Try to use breasts of about the same size and thicken. If over ¾ inch thick, flatten them with a meat mallet or the bottom of a heavy pan.
Season as you want, but I suggest nothing with sugar that may burn. We use All Purpose Seasoning – 7:2:1 and 7:2:2.
Start searing with a preheated pan, not cold. The oil should be shimmering. You may need more oil if you dont use well-seasoned cast iron or non-stick skillet. Butter will work but if you have smoking, turn the heat down a bit.
Sear in the pan to approximately the final color you want.
First, sear with the smooth side up, then flip, sear, then one final flip as it goes into the oven.
The oven time can vary by size and thickness. Usually, 15-20 minutes, but you must check for the final internal temperature of 165°. Thinner breasts may take as little as 10 minutes.
Rest for 5 minutes after cooking before cutting.
What Does it Mean to Sear Chicken
Chicken that has been seared has been cooked at a high temperature in a hot pan until a golden-brown crust has formed. Oil is used in this process to ensure that the chicken’s surface “sears” evenly without sticking.
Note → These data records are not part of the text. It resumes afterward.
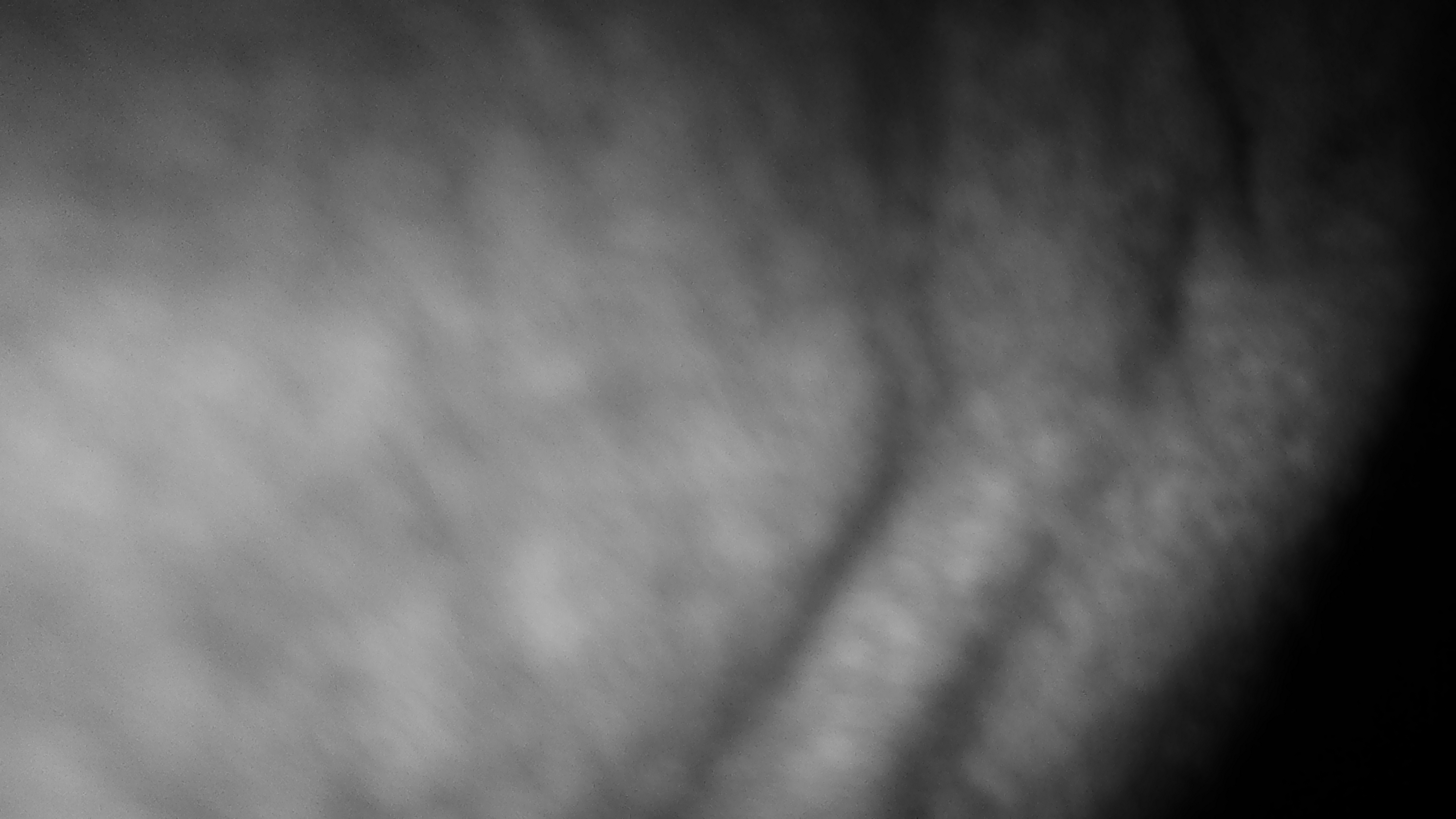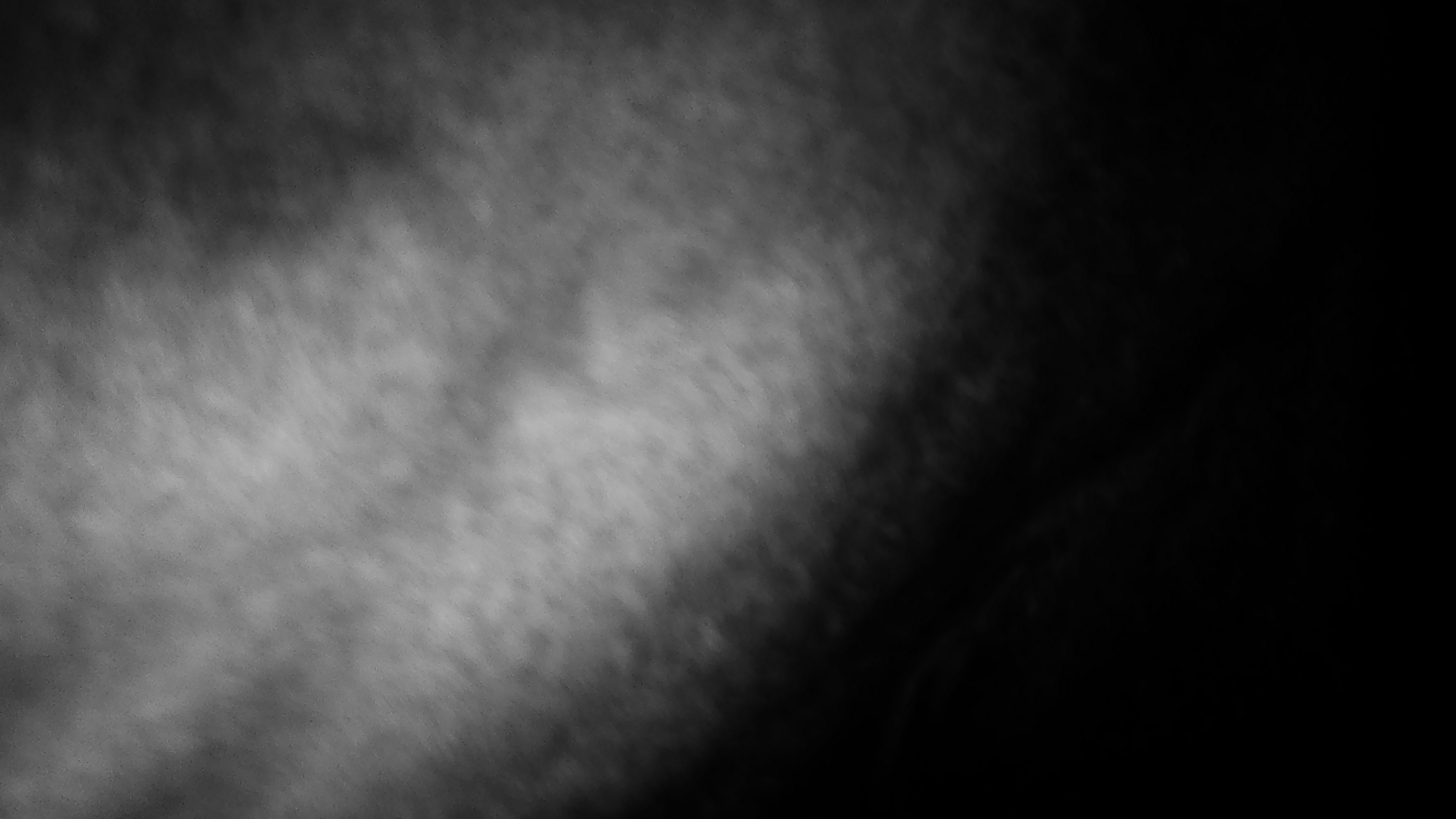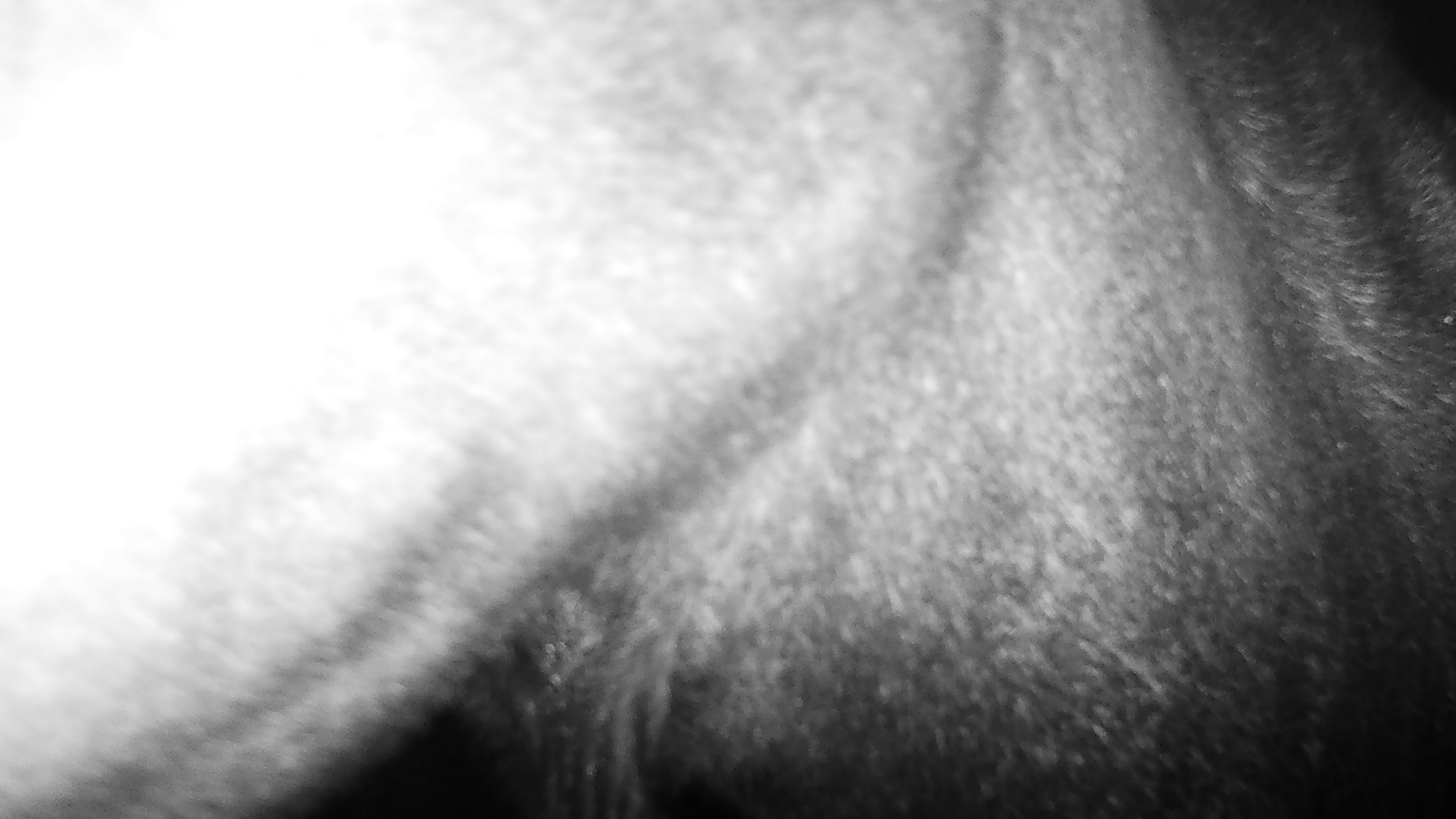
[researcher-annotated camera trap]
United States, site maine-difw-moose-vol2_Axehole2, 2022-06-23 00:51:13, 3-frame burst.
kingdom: Animalia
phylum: Chordata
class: Mammalia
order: Artiodactyla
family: Cervidae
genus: Alces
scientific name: Alces alces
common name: moose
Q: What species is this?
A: Moose (Alces alces).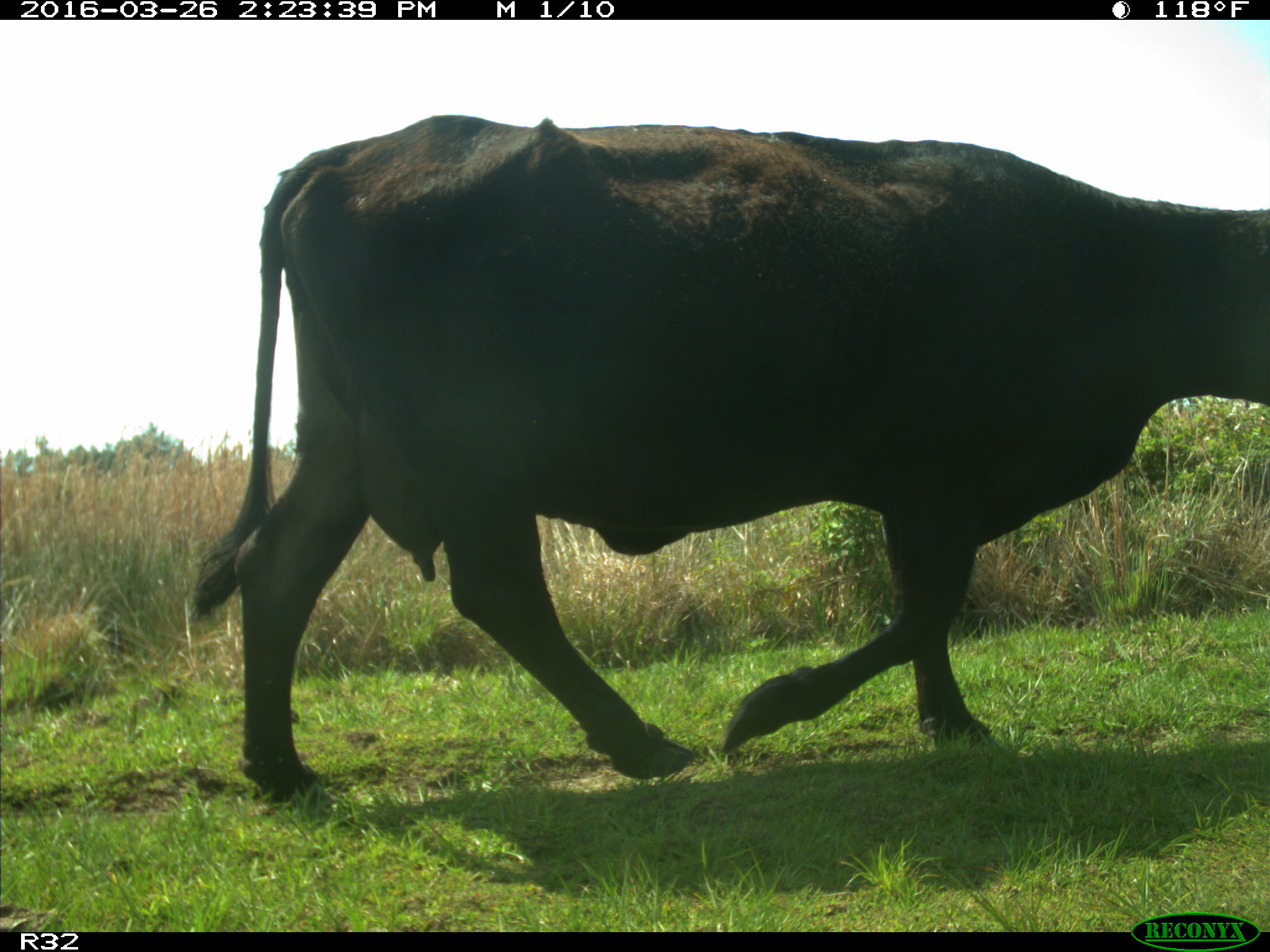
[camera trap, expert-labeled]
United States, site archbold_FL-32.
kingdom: Animalia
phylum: Chordata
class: Mammalia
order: Artiodactyla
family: Bovidae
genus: Bos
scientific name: Bos taurus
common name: domestic cow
In addition to preserving all of the juices in the meat, searing gives chicken and other meats their mouthwatering appearance and flavor.
If you want your chicken to have a crisp crust on the outside, you can cook it this way for a quick entree or before baking it in the oven.
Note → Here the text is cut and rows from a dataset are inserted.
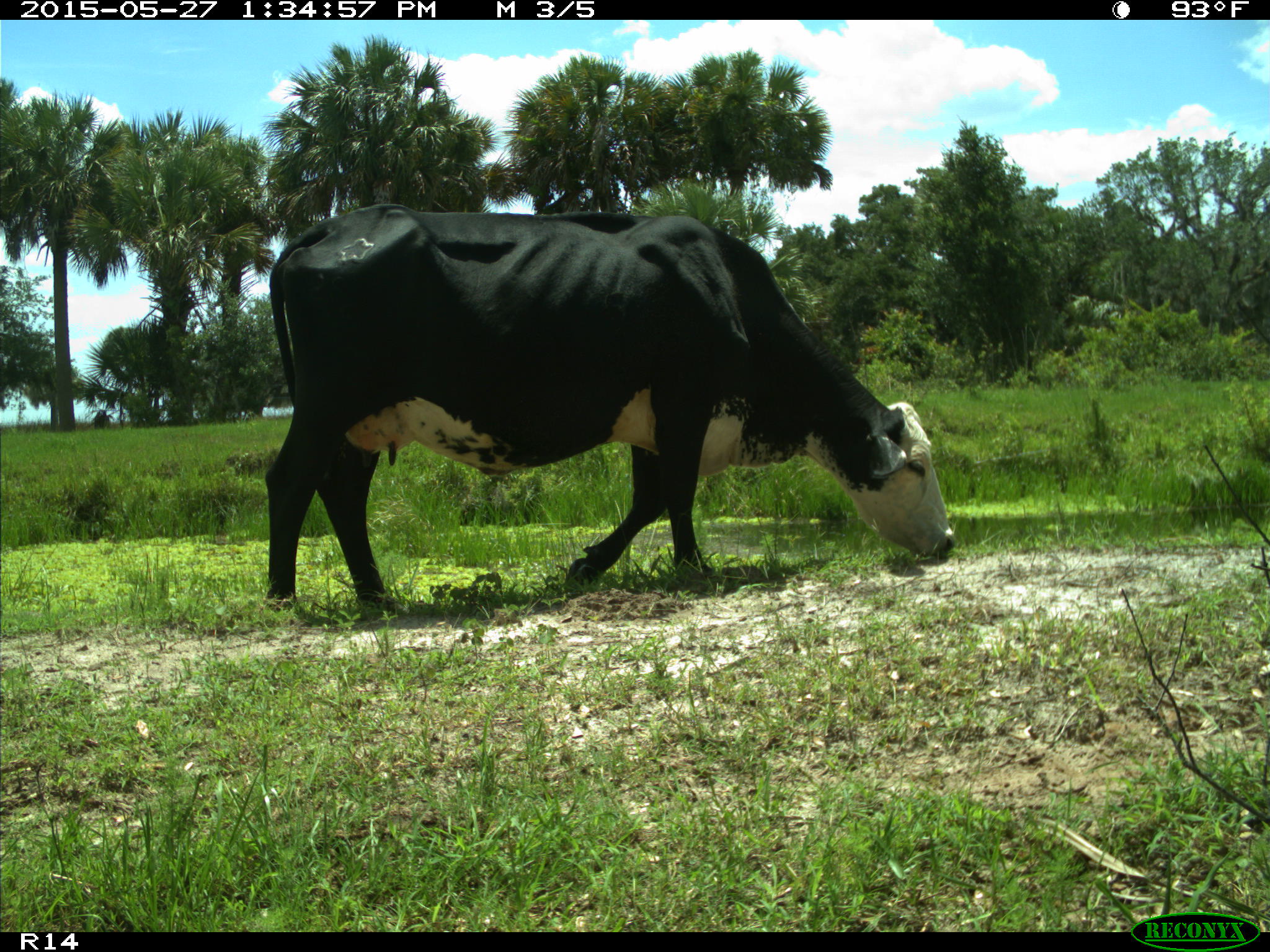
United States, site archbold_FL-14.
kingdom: Animalia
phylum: Chordata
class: Mammalia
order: Artiodactyla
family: Bovidae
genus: Bos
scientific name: Bos taurus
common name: domestic cow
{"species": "Bos taurus (domestic cow)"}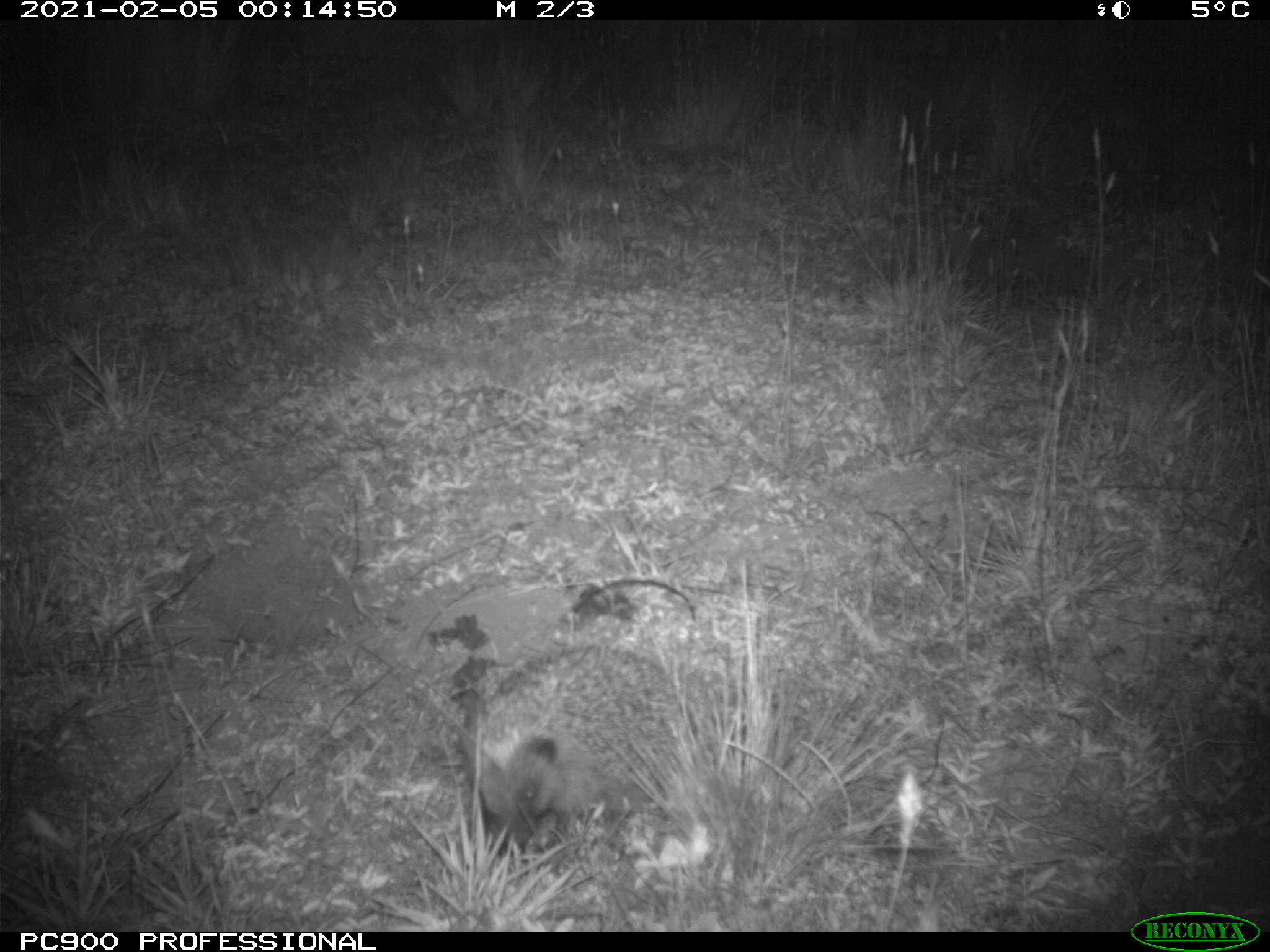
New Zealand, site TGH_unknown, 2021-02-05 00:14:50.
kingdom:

What sears the surface of the chicken does is aid in retaining moisture in the meat, which in turn keeps the flavors inside. If you plan to bake the chicken later, searing it first can be useful because it gives the chicken breast a “crust” and prevents the meat from drying out.
Do you sear chicken breast before baking?
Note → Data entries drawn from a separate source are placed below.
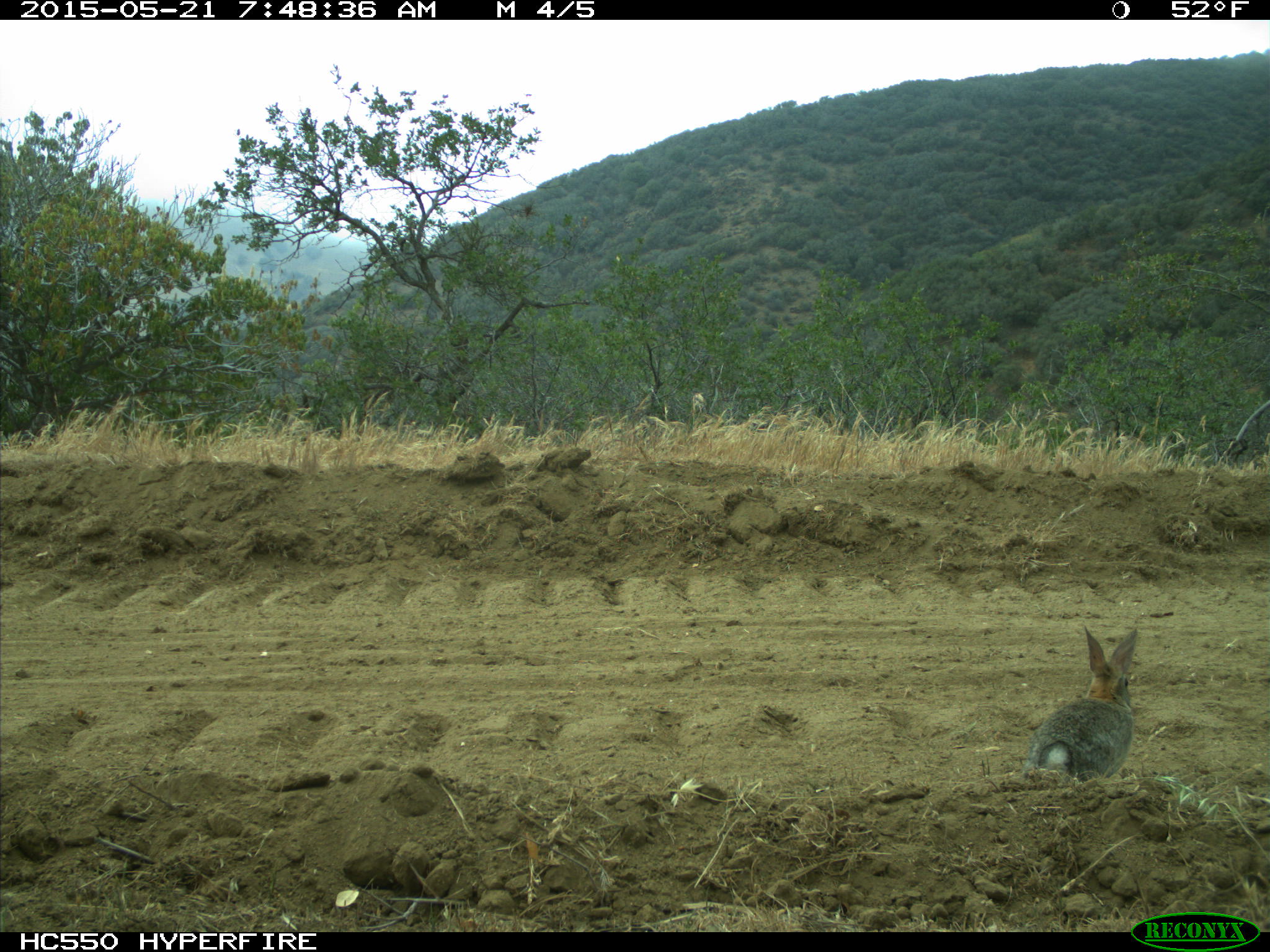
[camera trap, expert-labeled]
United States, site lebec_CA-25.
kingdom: Animalia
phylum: Chordata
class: Mammalia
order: Lagomorpha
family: Leporidae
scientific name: Leporidae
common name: rabbits and hares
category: unidentified rabbit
Searing the chicken’s surface helps the meat retain moisture, which in turn preserves the flavors. If you plan to bake the chicken later, searing it first can be useful because it gives the chicken breast a “crust” and prevents the meat from drying out.
How do you sear chicken before baking?
In a sizable cast iron pan, heat the butter and oil over medium-high heat. Add the chicken breasts skin side down as soon as the butter turns dark brown. two minutes, or until the skin turns a deep golden brown, to sear. Flip the breasts and sear for another 2 minutes.
How do you sear chicken breast?
A sizable pan with medium heat should be heated with some olive oil. If too crowded, the chicken will steam instead. Cook until internal temperature reaches 165 degrees Fahrenheit for about 6 to 8 minutes on each side.